AMERICAN BURYING BEETLE } Stygobromus hayi
DESCRIPTION: The Hay's spring amphipod is a small, aquatic crustacean that resembles a very tiny shrimp — 5-10 millimeters in length, colorless and blind. It possesses small hairs on its body that sense water currents and help it search for food, mostly small pieces of leaf litter and dead insects.

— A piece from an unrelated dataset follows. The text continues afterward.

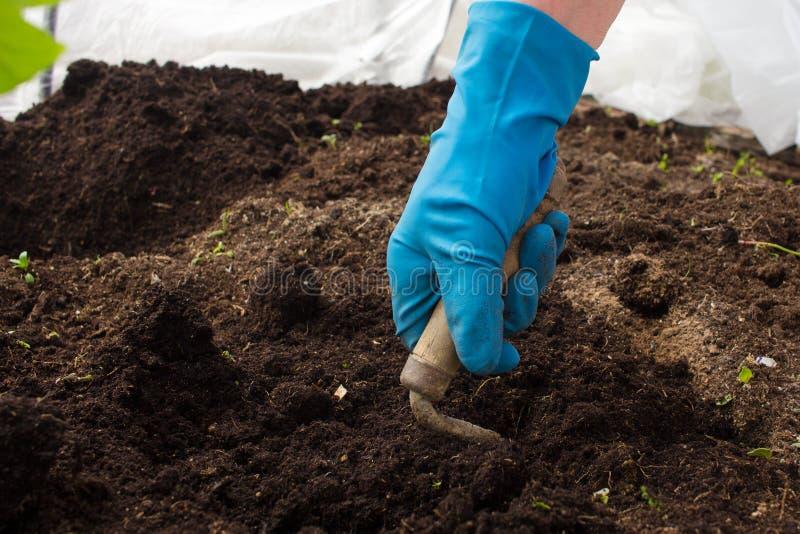 Lavoro nel giardino in primavera che pianta le piante fotografia stock libera da diritti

HABITAT: In general amphipods in the genus Stygobromus tend to live in caves or other underground areas where there are permanent groundwater habitats that contain low levels of organic matter such as decomposing leaf litter and dead insects, on which they feed. In Rock Creek Park, thick layers of clay lie beneath freshwater seeps, stopping the water and creating perched pockets of subterranean habitat. Some research suggests that the Hay's Spring amphipod may also be able to live in a few other valley floor habitats within Rock Creek Park that have shallow subsurface groundwater that are high in organic matter and may even be seasonally dry. These habitats occur when groundwater seeps to the surface from underlying bedrock to flow up through sediments and vegetative litter.
RANGE: Five to eight springs in Rock Creek Park. Total occupied area likely less than 120 square meters.
MIGRATION: The species is not known to migrate.
LIFE CYCLE: Unknown
FEEDING: Small fragments of dead leaves and insects
THREATS: The greatest threats facing Hay's spring amphipod are habitat destruction and water pollution.
POPULATION TREND: The population is likely stable, but critically imperiled.